Aim of the exercise:
An identical copy of all records below is to be written out.
━━━ Listed records
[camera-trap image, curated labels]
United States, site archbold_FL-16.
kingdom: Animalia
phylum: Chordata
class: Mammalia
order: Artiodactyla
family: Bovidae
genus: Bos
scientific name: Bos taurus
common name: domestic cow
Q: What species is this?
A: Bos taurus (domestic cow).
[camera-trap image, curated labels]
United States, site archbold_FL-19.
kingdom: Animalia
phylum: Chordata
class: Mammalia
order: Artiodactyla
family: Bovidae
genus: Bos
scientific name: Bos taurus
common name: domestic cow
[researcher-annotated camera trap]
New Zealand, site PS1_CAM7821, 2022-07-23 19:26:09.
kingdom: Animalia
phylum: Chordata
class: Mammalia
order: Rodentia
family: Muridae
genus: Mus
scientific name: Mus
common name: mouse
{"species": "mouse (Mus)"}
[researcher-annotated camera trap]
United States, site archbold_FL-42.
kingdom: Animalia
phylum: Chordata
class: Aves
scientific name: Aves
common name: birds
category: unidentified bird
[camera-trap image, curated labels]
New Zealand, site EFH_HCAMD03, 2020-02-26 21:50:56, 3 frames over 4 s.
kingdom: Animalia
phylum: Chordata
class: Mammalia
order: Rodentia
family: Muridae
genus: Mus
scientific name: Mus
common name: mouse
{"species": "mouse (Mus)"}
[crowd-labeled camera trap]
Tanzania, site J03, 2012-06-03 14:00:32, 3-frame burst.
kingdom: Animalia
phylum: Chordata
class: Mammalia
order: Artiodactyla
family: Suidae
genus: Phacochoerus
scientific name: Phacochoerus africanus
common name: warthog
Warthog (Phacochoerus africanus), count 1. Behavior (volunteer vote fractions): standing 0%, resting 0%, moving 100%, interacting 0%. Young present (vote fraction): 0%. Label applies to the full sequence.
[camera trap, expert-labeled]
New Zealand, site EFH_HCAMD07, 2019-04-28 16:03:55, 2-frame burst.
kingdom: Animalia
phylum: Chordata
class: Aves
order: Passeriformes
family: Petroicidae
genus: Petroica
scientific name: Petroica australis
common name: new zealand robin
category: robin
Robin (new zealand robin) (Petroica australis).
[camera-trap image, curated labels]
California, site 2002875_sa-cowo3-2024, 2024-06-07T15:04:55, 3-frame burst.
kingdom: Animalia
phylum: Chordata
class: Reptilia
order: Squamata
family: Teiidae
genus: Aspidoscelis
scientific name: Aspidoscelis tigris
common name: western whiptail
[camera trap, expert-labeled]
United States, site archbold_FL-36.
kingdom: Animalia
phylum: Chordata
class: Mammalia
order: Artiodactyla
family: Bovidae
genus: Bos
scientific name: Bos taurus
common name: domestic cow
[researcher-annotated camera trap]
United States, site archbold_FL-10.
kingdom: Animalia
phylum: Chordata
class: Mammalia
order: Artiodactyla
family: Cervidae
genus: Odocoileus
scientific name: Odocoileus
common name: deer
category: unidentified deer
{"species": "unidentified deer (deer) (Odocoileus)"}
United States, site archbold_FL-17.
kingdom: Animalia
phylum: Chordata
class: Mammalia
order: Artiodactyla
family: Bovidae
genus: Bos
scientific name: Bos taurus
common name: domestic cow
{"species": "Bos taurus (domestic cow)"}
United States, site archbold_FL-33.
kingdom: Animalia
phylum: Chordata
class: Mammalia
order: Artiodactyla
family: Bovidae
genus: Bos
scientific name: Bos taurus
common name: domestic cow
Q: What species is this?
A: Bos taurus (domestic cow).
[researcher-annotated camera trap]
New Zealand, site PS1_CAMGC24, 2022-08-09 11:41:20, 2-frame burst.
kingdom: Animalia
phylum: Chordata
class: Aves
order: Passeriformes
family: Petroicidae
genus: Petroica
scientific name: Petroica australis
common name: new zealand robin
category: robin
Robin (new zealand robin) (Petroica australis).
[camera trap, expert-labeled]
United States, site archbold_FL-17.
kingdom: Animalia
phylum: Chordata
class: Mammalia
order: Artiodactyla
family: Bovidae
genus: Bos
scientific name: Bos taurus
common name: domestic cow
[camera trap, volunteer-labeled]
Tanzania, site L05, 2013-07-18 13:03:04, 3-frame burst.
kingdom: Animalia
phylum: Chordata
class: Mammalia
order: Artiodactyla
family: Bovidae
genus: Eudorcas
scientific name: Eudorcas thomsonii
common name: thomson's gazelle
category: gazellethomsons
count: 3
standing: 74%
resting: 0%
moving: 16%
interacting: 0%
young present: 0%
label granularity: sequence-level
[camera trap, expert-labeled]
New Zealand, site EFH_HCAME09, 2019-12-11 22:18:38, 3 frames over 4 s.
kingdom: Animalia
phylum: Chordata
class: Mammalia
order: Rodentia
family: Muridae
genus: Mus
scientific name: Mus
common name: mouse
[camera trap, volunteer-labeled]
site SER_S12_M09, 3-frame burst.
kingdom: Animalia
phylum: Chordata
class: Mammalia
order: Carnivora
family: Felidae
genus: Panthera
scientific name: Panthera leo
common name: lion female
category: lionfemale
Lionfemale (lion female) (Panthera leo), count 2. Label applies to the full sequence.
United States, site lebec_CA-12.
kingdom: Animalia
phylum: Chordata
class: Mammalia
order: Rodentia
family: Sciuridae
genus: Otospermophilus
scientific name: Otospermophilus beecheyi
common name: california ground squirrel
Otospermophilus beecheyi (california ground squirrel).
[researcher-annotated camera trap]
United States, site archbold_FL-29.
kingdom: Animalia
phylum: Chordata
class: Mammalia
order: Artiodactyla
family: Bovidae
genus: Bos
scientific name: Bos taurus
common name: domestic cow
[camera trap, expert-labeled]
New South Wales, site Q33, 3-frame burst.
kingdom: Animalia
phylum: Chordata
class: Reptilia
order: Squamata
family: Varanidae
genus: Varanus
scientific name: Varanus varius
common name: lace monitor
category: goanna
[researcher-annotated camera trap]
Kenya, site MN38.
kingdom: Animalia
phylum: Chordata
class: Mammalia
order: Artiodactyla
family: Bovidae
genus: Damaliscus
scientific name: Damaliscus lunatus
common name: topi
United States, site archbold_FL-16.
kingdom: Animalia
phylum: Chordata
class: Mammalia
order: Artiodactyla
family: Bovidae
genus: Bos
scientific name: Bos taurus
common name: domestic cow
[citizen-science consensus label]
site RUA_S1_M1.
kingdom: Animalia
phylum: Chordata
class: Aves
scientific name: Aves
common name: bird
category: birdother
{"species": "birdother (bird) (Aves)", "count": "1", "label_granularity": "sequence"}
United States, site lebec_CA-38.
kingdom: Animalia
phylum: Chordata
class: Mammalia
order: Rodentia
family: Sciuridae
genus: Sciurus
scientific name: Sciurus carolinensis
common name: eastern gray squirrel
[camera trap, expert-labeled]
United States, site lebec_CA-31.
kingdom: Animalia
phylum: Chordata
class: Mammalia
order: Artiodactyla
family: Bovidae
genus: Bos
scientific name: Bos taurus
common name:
━━━━━━
Result below:
[camera-trap image, curated labels]
United States, site archbold_FL-16.
kingdom: Animalia
phylum: Chordata
class: Mammalia
order: Artiodactyla
family: Bovidae
genus: Bos
scientific name: Bos taurus
common name: domestic cow
Q: What species is this?
A: Bos taurus (domestic cow).
[camera-trap image, curated labels]
United States, site archbold_FL-19.
kingdom: Animalia
phylum: Chordata
class: Mammalia
order: Artiodactyla
family: Bovidae
genus: Bos
scientific name: Bos taurus
common name: domestic cow
[researcher-annotated camera trap]
New Zealand, site PS1_CAM7821, 2022-07-23 19:26:09.
kingdom: Animalia
phylum: Chordata
class: Mammalia
order: Rodentia
family: Muridae
genus: Mus
scientific name: Mus
common name: mouse
{"species": "mouse (Mus)"}
[researcher-annotated camera trap]
United States, site archbold_FL-42.
kingdom: Animalia
phylum: Chordata
class: Aves
scientific name: Aves
common name: birds
category: unidentified bird
[camera-trap image, curated labels]
New Zealand, site EFH_HCAMD03, 2020-02-26 21:50:56, 3 frames over 4 s.
kingdom: Animalia
phylum: Chordata
class: Mammalia
order: Rodentia
family: Muridae
genus: Mus
scientific name: Mus
common name: mouse
{"species": "mouse (Mus)"}
[crowd-labeled camera trap]
Tanzania, site J03, 2012-06-03 14:00:32, 3-frame burst.
kingdom: Animalia
phylum: Chordata
class: Mammalia
order: Artiodactyla
family: Suidae
genus: Phacochoerus
scientific name: Phacochoerus africanus
common name: warthog
Warthog (Phacochoerus africanus), count 1. Behavior (volunteer vote fractions): standing 0%, resting 0%, moving 100%, interacting 0%. Young present (vote fraction): 0%. Label applies to the full sequence.
[camera trap, expert-labeled]
New Zealand, site EFH_HCAMD07, 2019-04-28 16:03:55, 2-frame burst.
kingdom: Animalia
phylum: Chordata
class: Aves
order: Passeriformes
family: Petroicidae
genus: Petroica
scientific name: Petroica australis
common name: new zealand robin
category: robin
Robin (new zealand robin) (Petroica australis).
[camera-trap image, curated labels]
California, site 2002875_sa-cowo3-2024, 2024-06-07T15:04:55, 3-frame burst.
kingdom: Animalia
phylum: Chordata
class: Reptilia
order: Squamata
family: Teiidae
genus: Aspidoscelis
scientific name: Aspidoscelis tigris
common name: western whiptail
[camera trap, expert-labeled]
United States, site archbold_FL-36.
kingdom: Animalia
phylum: Chordata
class: Mammalia
order: Artiodactyla
family: Bovidae
genus: Bos
scientific name: Bos taurus
common name: domestic cow
[researcher-annotated camera trap]
United States, site archbold_FL-10.
kingdom: Animalia
phylum: Chordata
class: Mammalia
order: Artiodactyla
family: Cervidae
genus: Odocoileus
scientific name: Odocoileus
common name: deer
category: unidentified deer
{"species": "unidentified deer (deer) (Odocoileus)"}
United States, site archbold_FL-17.
kingdom: Animalia
phylum: Chordata
class: Mammalia
order: Artiodactyla
family: Bovidae
genus: Bos
scientific name: Bos taurus
common name: domestic cow
{"species": "Bos taurus (domestic cow)"}
United States, site archbold_FL-33.
kingdom: Animalia
phylum: Chordata
class: Mammalia
order: Artiodactyla
family: Bovidae
genus: Bos
scientific name: Bos taurus
common name: domestic cow
Q: What species is this?
A: Bos taurus (domestic cow).
[researcher-annotated camera trap]
New Zealand, site PS1_CAMGC24, 2022-08-09 11:41:20, 2-frame burst.
kingdom: Animalia
phylum: Chordata
class: Aves
order: Passeriformes
family: Petroicidae
genus: Petroica
scientific name: Petroica australis
common name: new zealand robin
category: robin
Robin (new zealand robin) (Petroica australis).
[camera trap, expert-labeled]
United States, site archbold_FL-17.
kingdom: Animalia
phylum: Chordata
class: Mammalia
order: Artiodactyla
family: Bovidae
genus: Bos
scientific name: Bos taurus
common name: domestic cow
[camera trap, volunteer-labeled]
Tanzania, site L05, 2013-07-18 13:03:04, 3-frame burst.
kingdom: Animalia
phylum: Chordata
class: Mammalia
order: Artiodactyla
family: Bovidae
genus: Eudorcas
scientific name: Eudorcas thomsonii
common name: thomson's gazelle
category: gazellethomsons
count: 3
standing: 74%
resting: 0%
moving: 16%
interacting: 0%
young present: 0%
label granularity: sequence-level
[camera trap, expert-labeled]
New Zealand, site EFH_HCAME09, 2019-12-11 22:18:38, 3 frames over 4 s.
kingdom: Animalia
phylum: Chordata
class: Mammalia
order: Rodentia
family: Muridae
genus: Mus
scientific name: Mus
common name: mouse
[camera trap, volunteer-labeled]
site SER_S12_M09, 3-frame burst.
kingdom: Animalia
phylum: Chordata
class: Mammalia
order: Carnivora
family: Felidae
genus: Panthera
scientific name: Panthera leo
common name: lion female
category: lionfemale
Lionfemale (lion female) (Panthera leo), count 2. Label applies to the full sequence.
United States, site lebec_CA-12.
kingdom: Animalia
phylum: Chordata
class: Mammalia
order: Rodentia
family: Sciuridae
genus: Otospermophilus
scientific name: Otospermophilus beecheyi
common name: california ground squirrel
Otospermophilus beecheyi (california ground squirrel).
[researcher-annotated camera trap]
United States, site archbold_FL-29.
kingdom: Animalia
phylum: Chordata
class: Mammalia
order: Artiodactyla
family: Bovidae
genus: Bos
scientific name: Bos taurus
common name: domestic cow
[camera trap, expert-labeled]
New South Wales, site Q33, 3-frame burst.
kingdom: Animalia
phylum: Chordata
class: Reptilia
order: Squamata
family: Varanidae
genus: Varanus
scientific name: Varanus varius
common name: lace monitor
category: goanna
[researcher-annotated camera trap]
Kenya, site MN38.
kingdom: Animalia
phylum: Chordata
class: Mammalia
order: Artiodactyla
family: Bovidae
genus: Damaliscus
scientific name: Damaliscus lunatus
common name: topi
United States, site archbold_FL-16.
kingdom: Animalia
phylum: Chordata
class: Mammalia
order: Artiodactyla
family: Bovidae
genus: Bos
scientific name: Bos taurus
common name: domestic cow
[citizen-science consensus label]
site RUA_S1_M1.
kingdom: Animalia
phylum: Chordata
class: Aves
scientific name: Aves
common name: bird
category: birdother
{"species": "birdother (bird) (Aves)", "count": "1", "label_granularity": "sequence"}
United States, site lebec_CA-38.
kingdom: Animalia
phylum: Chordata
class: Mammalia
order: Rodentia
family: Sciuridae
genus: Sciurus
scientific name: Sciurus carolinensis
common name: eastern gray squirrel
[camera trap, expert-labeled]
United States, site lebec_CA-31.
kingdom: Animalia
phylum: Chordata
class: Mammalia
order: Artiodactyla
family: Bovidae
genus: Bos
scientific name: Bos taurus
common name:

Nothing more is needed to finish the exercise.